I had misplaced my little camera and my big camera was on loan, so I borrowed my son's little point-and-shoot and it takes decent pictures.  Here are some of the wildflowers we spotted, by no means a complete inventory of what we were privileged to see yesterday.


Wood anenomes (Anenome quinquefolia) are always lovely, but small and easy to overlook.  They look like a strawberry blossom, and can grow in huge patches, but today I just saw solitary flowers.

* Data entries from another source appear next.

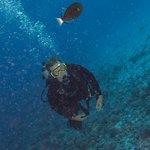 Diving at Molokini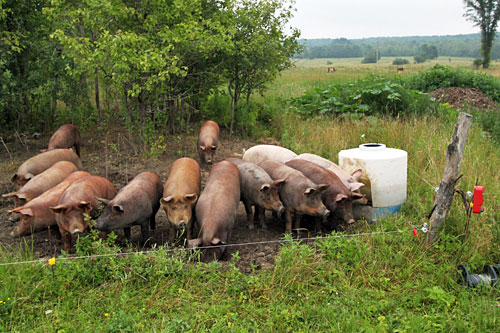 Pig pen area at Winters Grass Farm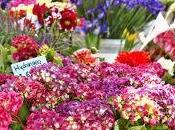 Creative Ways Flowers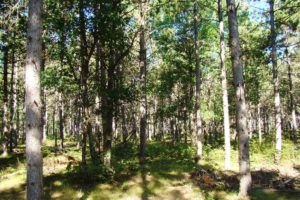 Lake Petenwell Area Wooded Land for Sale!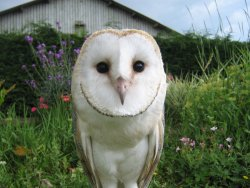 Lightwater Falconry Centre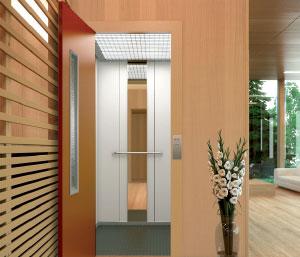 plataforma elevadora vivienda unifamiliar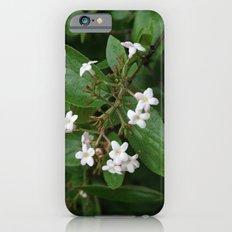 Good Morning! iPhone 6s Slim Case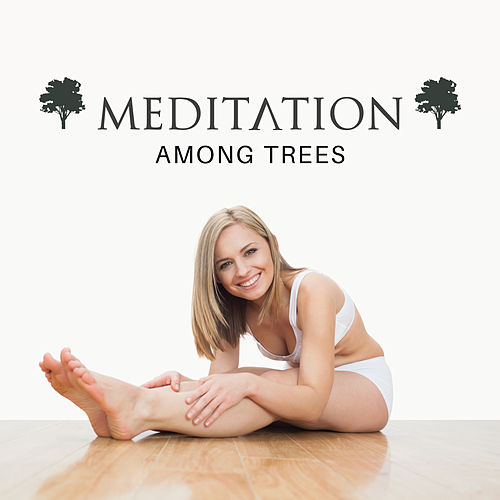 Meditation Among Trees by Nature Sounds (1)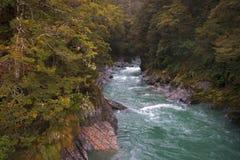 Rzeka bieg Fotografia Royalty Free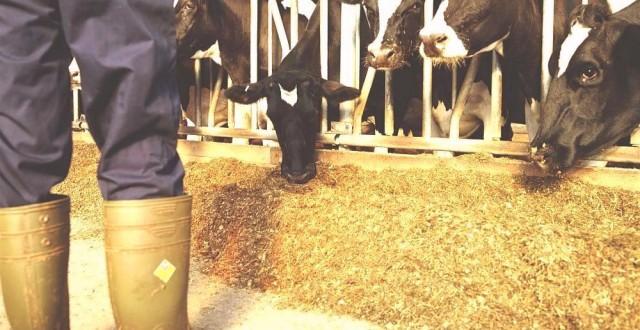 În perioada ianuarie-august 2013, producția realizată de procesatorii din România a sporit, ca urmare a creșterii cantității de lapte brut importat, potrivit datelor publicate de Institutul Național de Statistică (INS).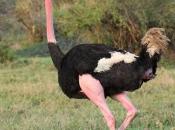 Fotos do Avestruz Masai 4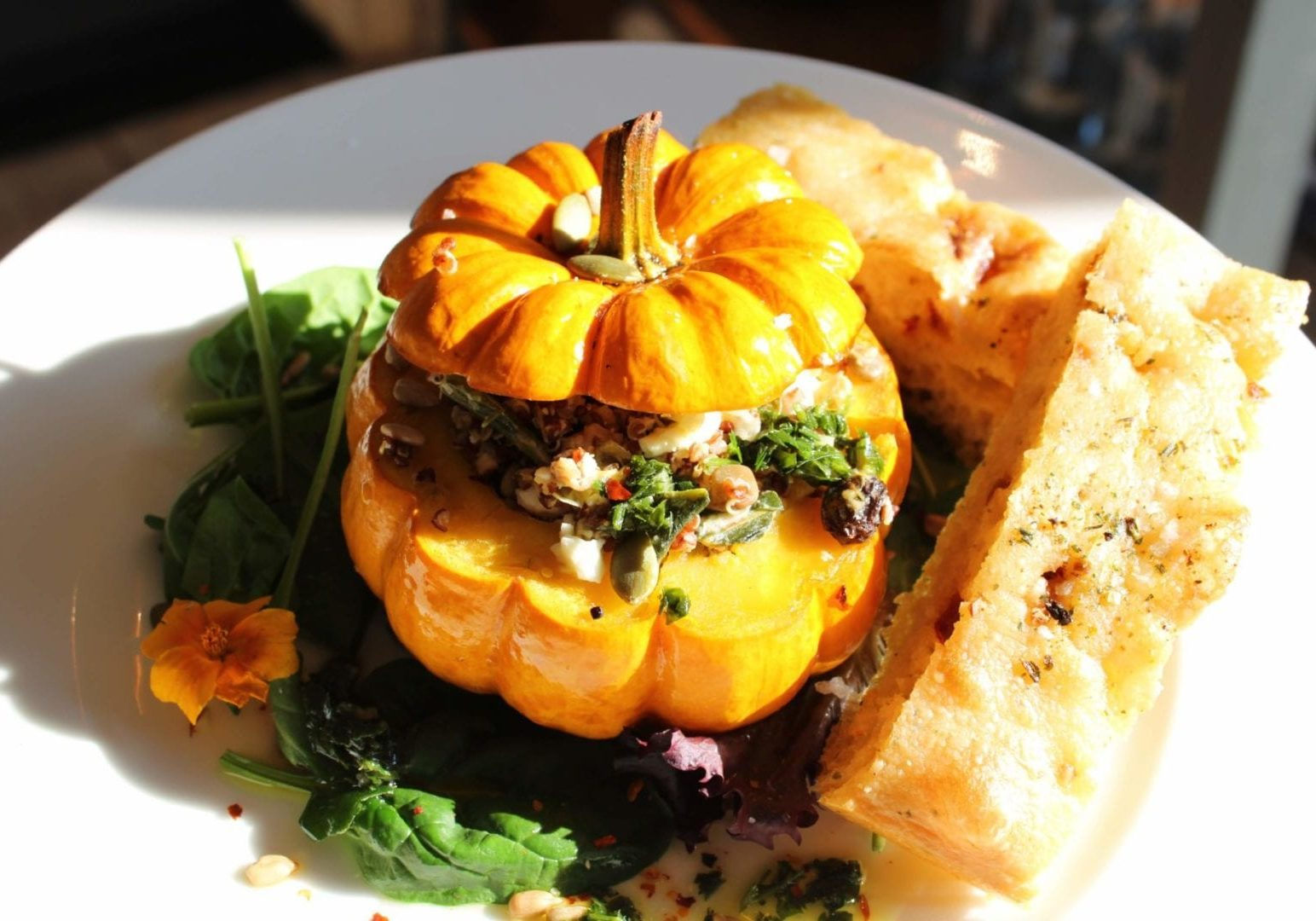 Autumn harvest gives way to cozy lunches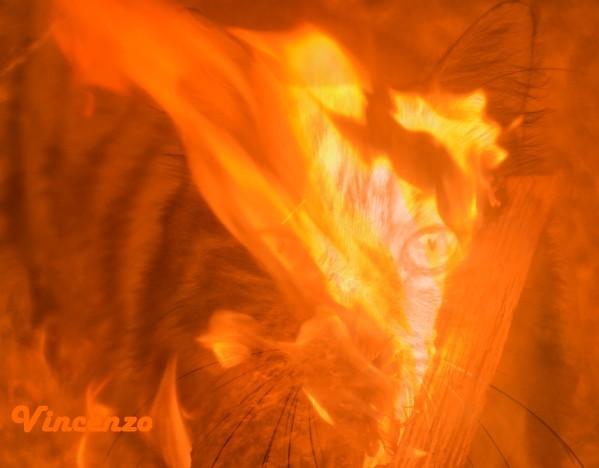 flamme et chat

May Apples (Podophyllum peltatum) are from the same family as some of the more poisonous plants (it's also locally called Mandrake).  It's related to purple cohosh, which some indiginous folks used for female troubles.  Apparently some still do.  Nature's pharmacy, no?

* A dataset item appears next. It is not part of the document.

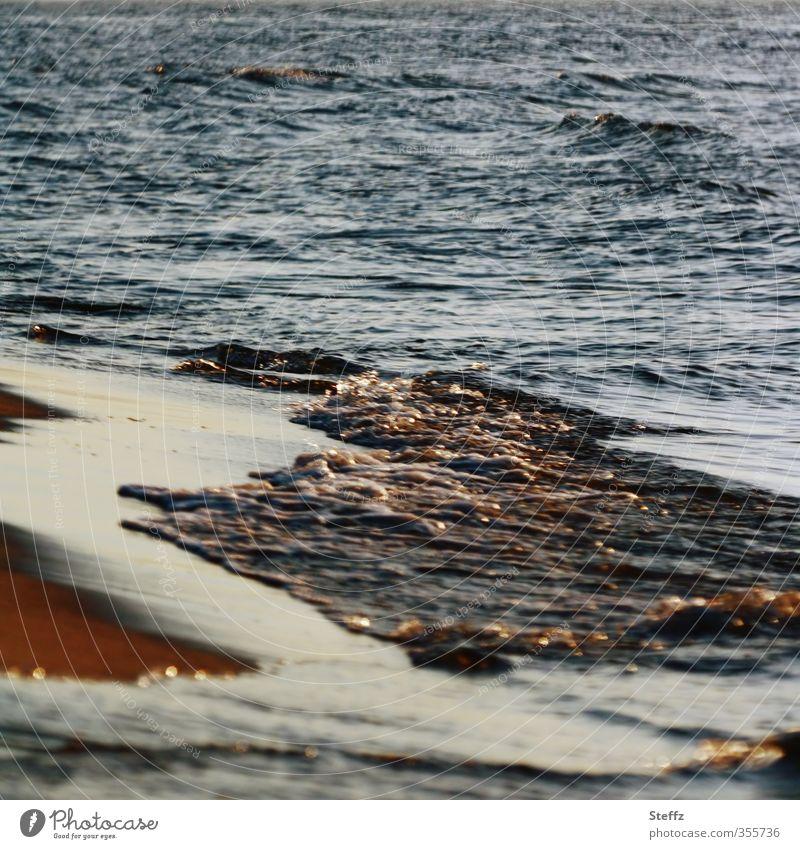 Lichtstimmung Natur Urelemente Wasser Schönes Wetter Wellen Küste Strand Ostsee Meer schön braun gold Romantik Urlaubsstimmung Abenddämmerung Meeresstimmung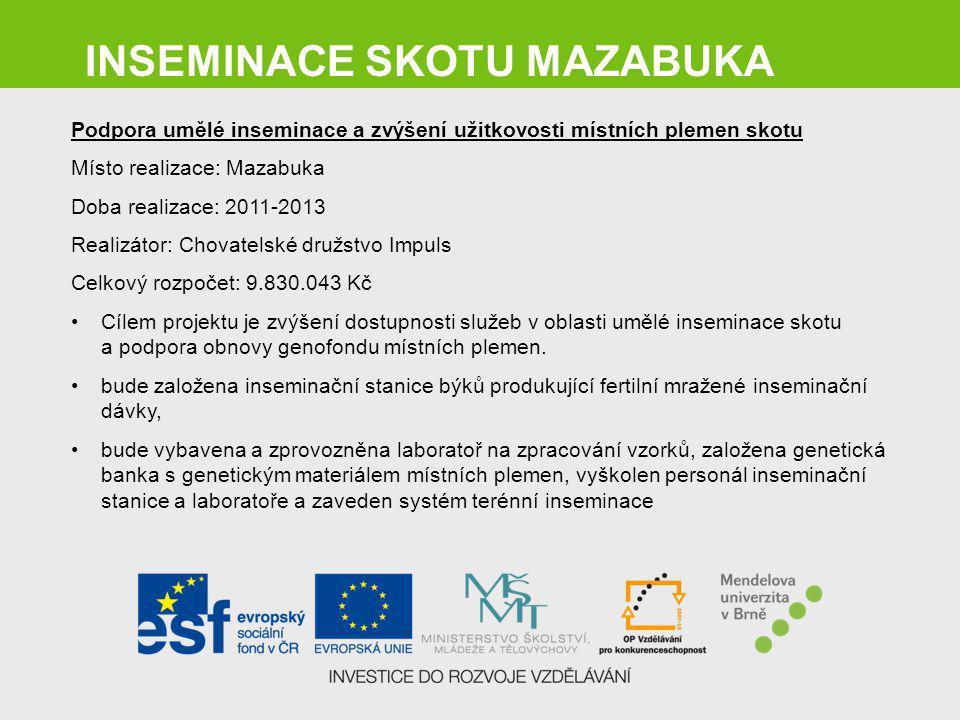 INSEMINACE SKOTU MAZABUKA Podpora umělé inseminace a zvýšení užitkovosti místních plemen skotu Místo realizace: Mazabuka Doba realizace: 2011-2013 Rea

I like Hepatica, but I always seem to miss their extremely ephemeral flowers. The good news is that like Bloodroot (Sanguinaria canadensis), the leaves are as interesting as the flower.  This is Hepatica acutiloba.  Lovely, subtle leaves, no?

Bellwort (Uvularia grandifloria).  Check out that perfoliate leaf.  I love that.  I have no idea what the adaptive quality of having a leaf surround a stem, or to have a stem grow through a leaf (to each his own), but it makes it easy to identify.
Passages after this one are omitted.